Coordonné à partir de Londres et financé à hauteur de dix millions de livres sterling (17,5 M$ CA) par le Wellcome Trust, ce partenariat compte sur un réseau mondial de scientifiques et de praticiens – dont trois de l’Université McGill – et comprend deux projets intégrés en santé urbaine. Ces experts auront pour mandat de recueillir les données probantes requises pour aider les décideurs et les gouvernements à prendre des mesures de nature à améliorer la santé de leurs populations et de la planète en général, tout en réduisant au minimum les inégalités.

Les chercheurs travailleront en étroite collaboration avec dix villes aux quatre coins du monde dans le but de recueillir des données locales, qu’ils utiliseront ensuite pour effectuer une modélisation informatique servant à tester la viabilité éventuelle de différentes politiques, telles que des programmes de logement sécuritaire à loyer modique et de vastes systèmes de transports en commun.

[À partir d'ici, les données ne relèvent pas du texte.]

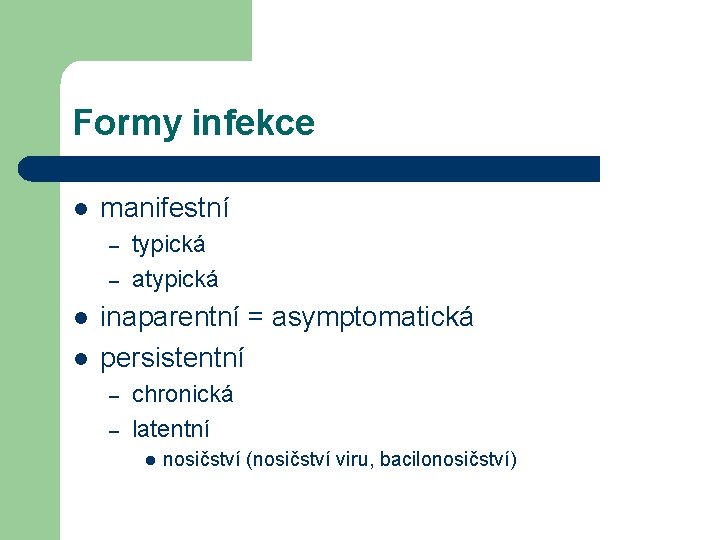 Formy infekce l manifestní – – l l typická atypická inaparentní = asymptomatická persistentní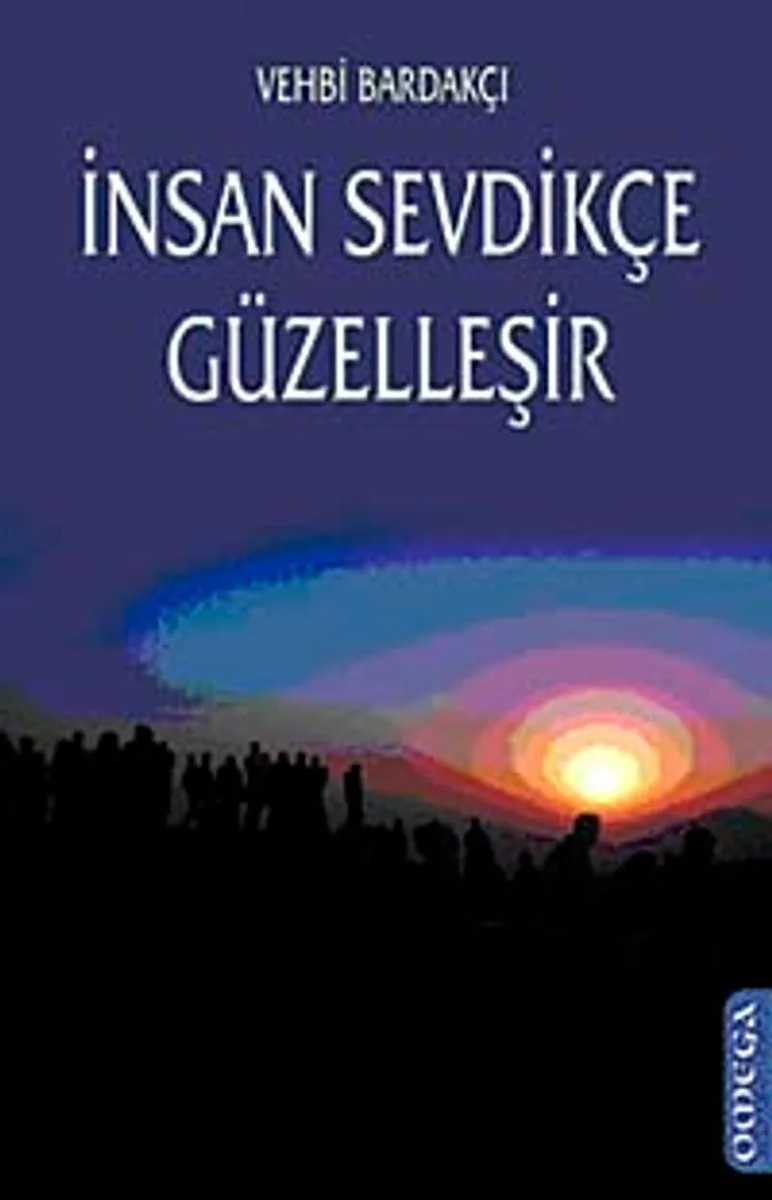 İnsan Sevdikçe Güzelleşir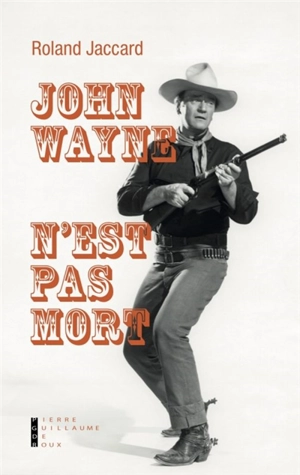 John Wayne n'est pas mort - Roland Jaccard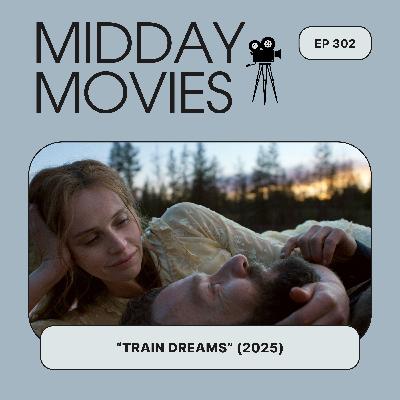 Ep 302: Reviewing “Train Dreams": Love, Grief and Alienation on the American Frontier (Oscars 2026)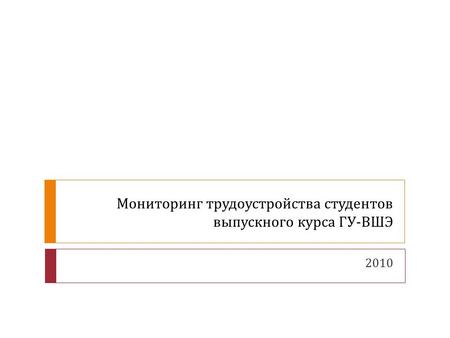 Мониторинг трудоустройства студентов выпускного курса ГУ - ВШЭ 2010.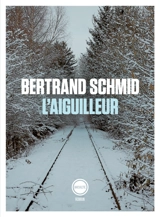 L'aiguilleur - Bertrand Schmid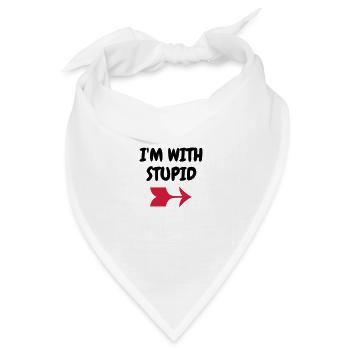 I'm with stupid - Humor - Funny - Joke - Friend - Bandana Dreieckstuch - Weiß - Vorne
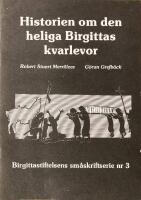 Historiern om den heliga Birgittas kvarlevor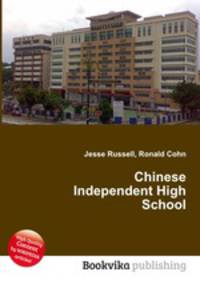 Chinese Independent High School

Désormais, plus de la moitié de la population mondiale vit en ville, et on prévoit que d’ici 2050, cette proportion passera à 70 %. Or, en moyenne, les personnes qui habitent en milieu urbain sont en meilleure santé que celles qui vivent en milieu rural, principalement en raison de la concentration de l’activité économique et de l’étendue des services publics. Cependant, l’accroissement de la population urbaine exerce une pression grandissante sur cette offre de services, et ce sont les citadins démunis qui sont laissés pour compte.